Ce dossier est issu, comme il est maintenant d’usage, du colloque annuel de la Sofphied, à savoir de celui qui s’est tenu en juin 2022 à l’Inspé de Créteil. Il peut être envisagé selon plusieurs entrées. La première est celle des entrées conceptuelles. La thématique « éducation et politique » peut être envisagée du point de vue de l’autorité (article de C. Coste), de la crise (N. Piqué) ou encore de l’éducation populaire (I. Pereira).

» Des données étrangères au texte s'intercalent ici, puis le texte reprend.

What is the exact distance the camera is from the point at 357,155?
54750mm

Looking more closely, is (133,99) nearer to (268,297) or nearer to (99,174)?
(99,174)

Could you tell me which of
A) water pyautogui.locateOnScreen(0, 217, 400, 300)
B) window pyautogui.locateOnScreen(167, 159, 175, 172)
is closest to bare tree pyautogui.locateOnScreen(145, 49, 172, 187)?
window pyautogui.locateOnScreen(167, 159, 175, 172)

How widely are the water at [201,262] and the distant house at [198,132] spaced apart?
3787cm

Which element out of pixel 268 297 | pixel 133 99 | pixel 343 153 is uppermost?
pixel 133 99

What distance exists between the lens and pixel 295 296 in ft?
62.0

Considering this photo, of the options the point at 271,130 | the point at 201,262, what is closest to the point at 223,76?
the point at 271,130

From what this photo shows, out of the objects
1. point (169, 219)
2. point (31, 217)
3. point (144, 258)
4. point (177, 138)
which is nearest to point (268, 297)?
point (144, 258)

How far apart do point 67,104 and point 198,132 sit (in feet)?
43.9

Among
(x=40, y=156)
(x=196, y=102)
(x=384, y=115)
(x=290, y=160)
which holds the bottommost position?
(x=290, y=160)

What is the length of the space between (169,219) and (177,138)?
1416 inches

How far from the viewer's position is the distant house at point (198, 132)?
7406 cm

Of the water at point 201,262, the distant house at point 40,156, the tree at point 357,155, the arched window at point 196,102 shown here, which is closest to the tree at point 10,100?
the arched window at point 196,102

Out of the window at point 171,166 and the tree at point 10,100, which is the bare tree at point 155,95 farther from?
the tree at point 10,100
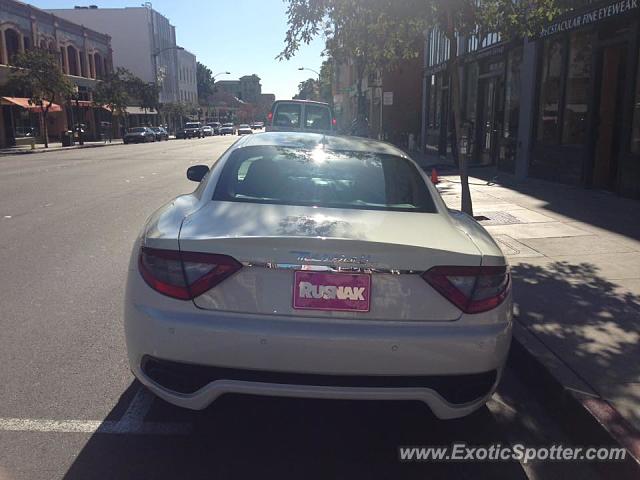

Il s’agit alors, à partir d’une entrée précise, de réfléchir sur la tension possible entre la transmission de valeurs et la critique de ces valeurs, dans un contexte de défiance de plus en plus grande envers les institutions ; mais également sur les reconstructions possibles envisageables. Il s’agit surtout de s’interroger sur la teneur de l’école en tant qu’institution dans notre contexte contemporain.

Si les concepts constituent une première entrée, les pratiques spécifiques peuvent en être une deuxième, venant incarner et porter, en leur donnant du sens, la formation du citoyen, l’enseignement moral et civique ou à la citoyenneté, la formation de l’esprit critique. Trois textes explorent cette piste, celle de l’art comme chemin « esthétique » et philosophique vers la liberté (A. Kerlan), les formes de philosophie pour les enfants comme socle pour la formation à l’esprit critique (J. Hawken) ou à la création du commun par les affects (C. Budex).

Ceci suppose que la philosophie s’attaque de front aux modèles politiques à l’œuvre, et notamment l’influence de la philosophie politique libérale sur la pensée de l’éducation. Cette influence se retrouve dans la prégnance des « compétences » (texte de V. Legeay et A. Del Rey ; et texte de J.F. Goubet). La réflexion à partir de l’œuvre de Rand (C. Roelens) entre dans cette interrogation : comment l’école est-elle pensée dans un contexte néolibéral, mais aussi populiste ? Quelles sont les configurations et reconfigurations de l’articulation entre école et capitalisme ?

Ceci signifie que la philosophie de l’éducation ne se désintéresse pas des questions politiques vives, mais au contraire les problématise pour mieux les investir, comme ce « sujet sensible » qu’est la question de l’universel (J.F. Dupeyron), ainsi que la tension si contemporaine entre individu et collectif, « commun » et particulier (V. Charbonnier). Autre question cruciale pour notre temps : l’articulation entre la dimension scientifique et la dimension éthique de l’éducation, qu’explore le texte sur « l’éducation basée sur la science » (A. D. Robert). Autrement dit, sur cette question, la philosophie de l’éducation peut également se donner des pistes de constructions ou de reconstructions possibles.

Bérengère Kolly et Pascal Séverac
Notes
[←1 ]

Pereira, I. (2018). Philosophie critique en éducation. Paris : DidacPhilo..

[←2 ]

Voir par exemple le colloque organisé par le laboratoire « Education, Cultures, Politiques » en 2017, « La ‘forme scolaire’ prisonnière de son succès ? », https://recherche.univ-lyon2.fr/ecp/evenements/colloques-conferences/programmation-colloque-forme-scolaire ; ce concept est également mobilisé par la didactique, en particulier la Théorie de l’Action Conjointe en Didactique (TACD), voir l’introduction au deuxième congrès par Henri Louis Go et Frédérique Marie Prot, https://tacd-2021.sciencesconf.org/data/pages/Go_Prot_Conference_pleniereTACD_2021.pdf.

[←3 ]

Dupeyron, J.F. (2020). A l’école de la Commune de Paris. L’histoire d’une autre école. Raison et Passions.

[←4 ]

Voir par exemple l’ouvrage de l’historienne Laurence De Cock (2021), École publique et émancipation sociale, Agone.